Design And Verification Of JX Processor's Instruction Cache

Cache has been an important functional component in the high performance microprocessor. It's size and speed has been a main criterion of evaluating microprocessor performance. In this paper, presents design and realization of JX microprocessor instruction cache and its TLB (translation look-aside buffer) on the basis of research of cache technology.JX microprocessor's TLB is organized as a 32-entry fully associative. The TLB supports 4Kbyte pages as well as 4Mbyte pages. The replace strategy of TLB is handled by the pseudo-LRU (Least Recently Used) mechanism. The TLB's line address storage array is composed of CAM (content address memory). The CAM cell designed is rapid with small size and simple structure. The output of CAM cell is applied to dynamic logic. The drive of CAM employs a sense difference amplifier via translate single port output format. The TLB's physics address storage array output employs domino logic. In a word, the main data path of TLB is maked up of dynamic logic, is representative of dynamic logic applied successfully. So the TLB run in high speed, the result of TLB's layout simulated in SPICE in 0.18μm CMOS technology shows that the delay of TLB address translation is less than 0.8ns.JX microprocessor's instruction caches are 16 Kbytes in size and organized as a 4-way set associative cache. There are 128 sets in each cache, each set containing 4 lines (each line has its own tag address). Each cache line is 32 bytes wide. The JX processor employs a pseudo-LRU replacement algorithm which requires three bits per set. The instruction caches can provide up to 32 bytes of raw code in per clock. The instruction caches tag of the JX microprocessor are dual ported, one port is dedicated to support snooping and the other port is used to line accesses.
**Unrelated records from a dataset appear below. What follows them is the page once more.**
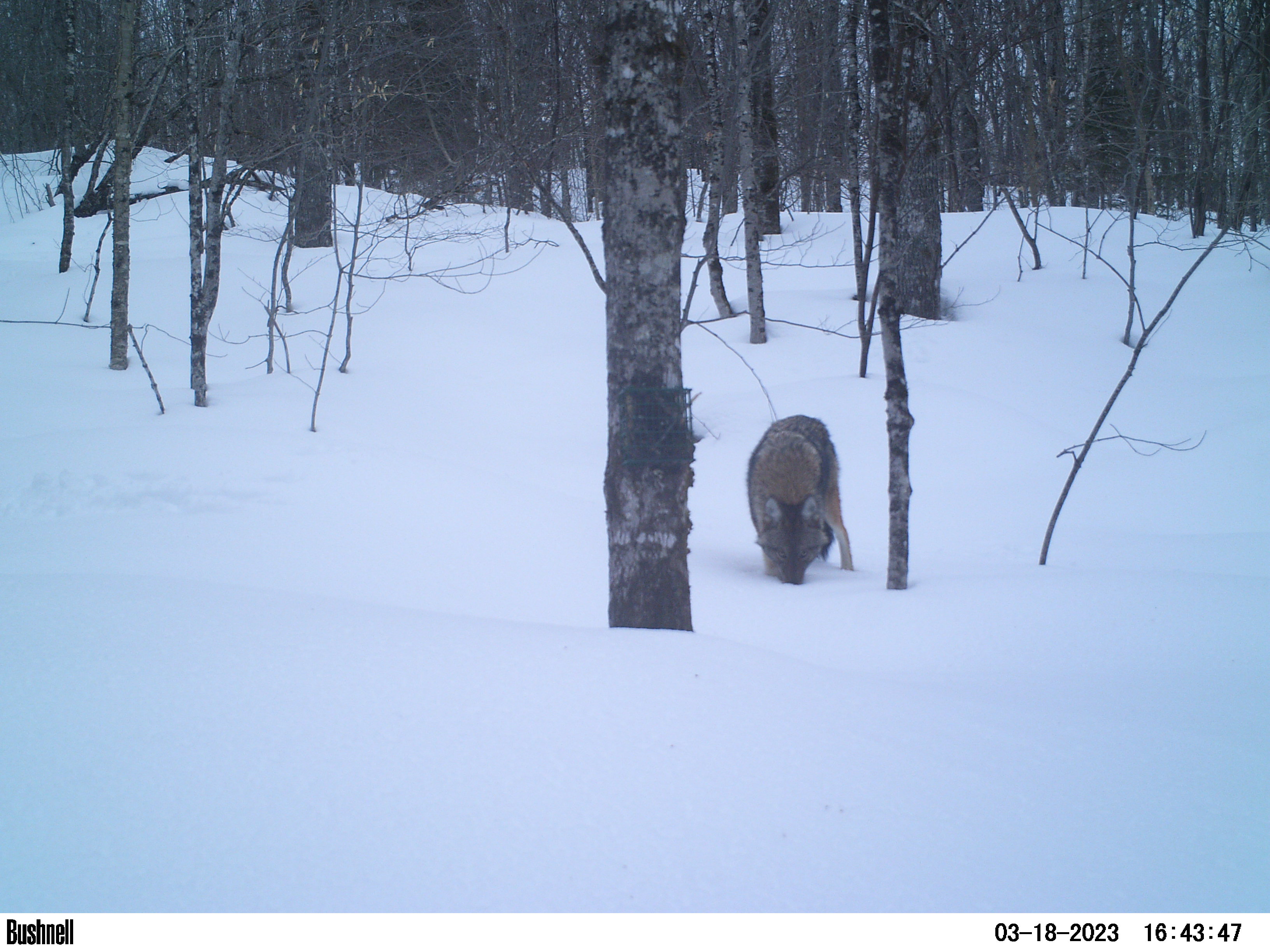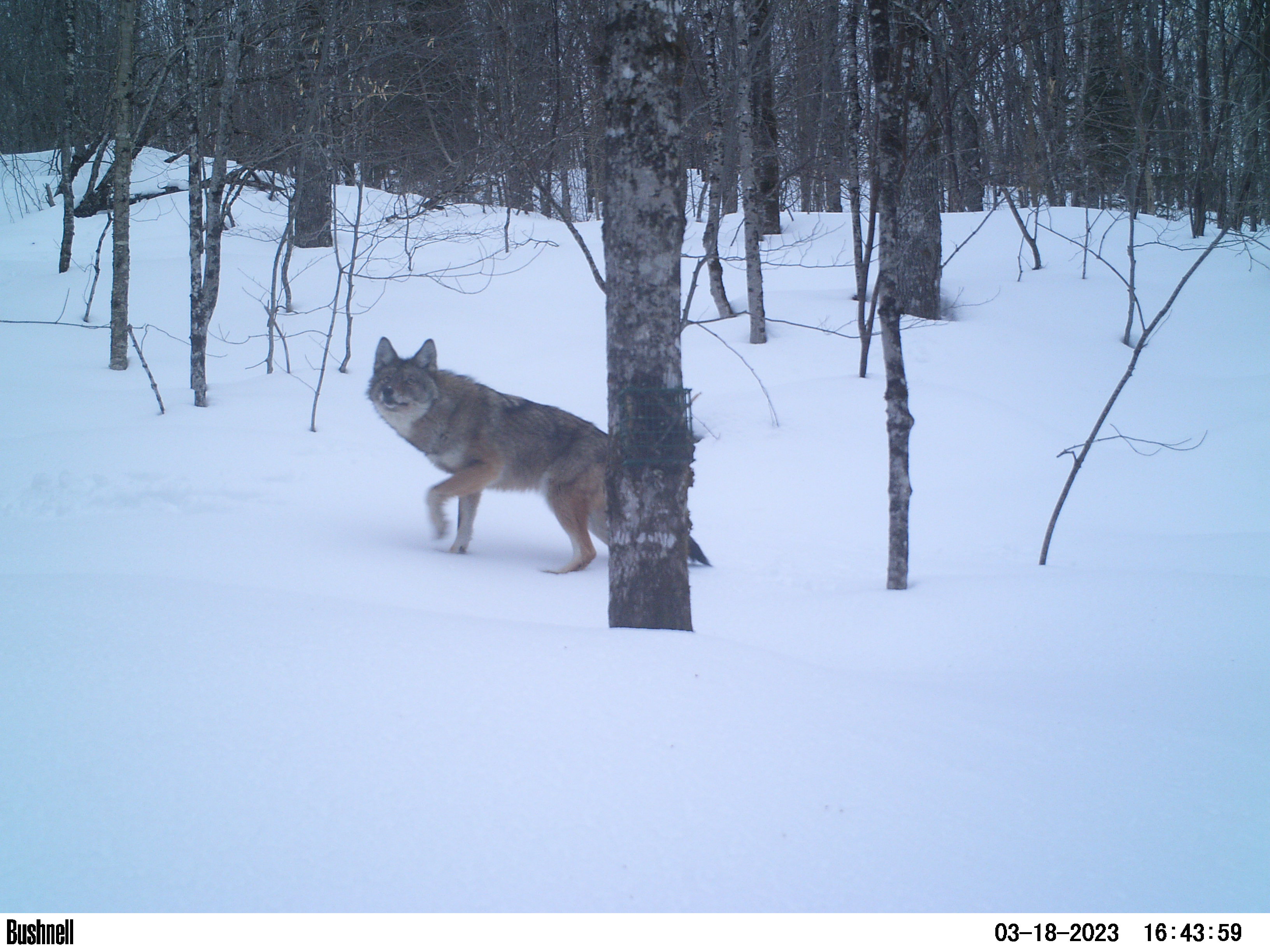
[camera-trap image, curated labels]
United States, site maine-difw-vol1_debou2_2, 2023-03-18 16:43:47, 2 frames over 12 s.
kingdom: Animalia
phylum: Chordata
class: Mammalia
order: Carnivora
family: Canidae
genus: Canis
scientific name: Canis latrans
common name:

The snooping port cooperates with "valid-bit" cell maintains caches consistency together. In order to improve caches work speed, in design, we employ two ways to optimize: one is to let caches and TLB work in parallel mode, the other is to optimize functional component. In addition, we added test path by testability design.At the end of this paper, a detailed scheme of functional verification on caches and TLB is drawn up.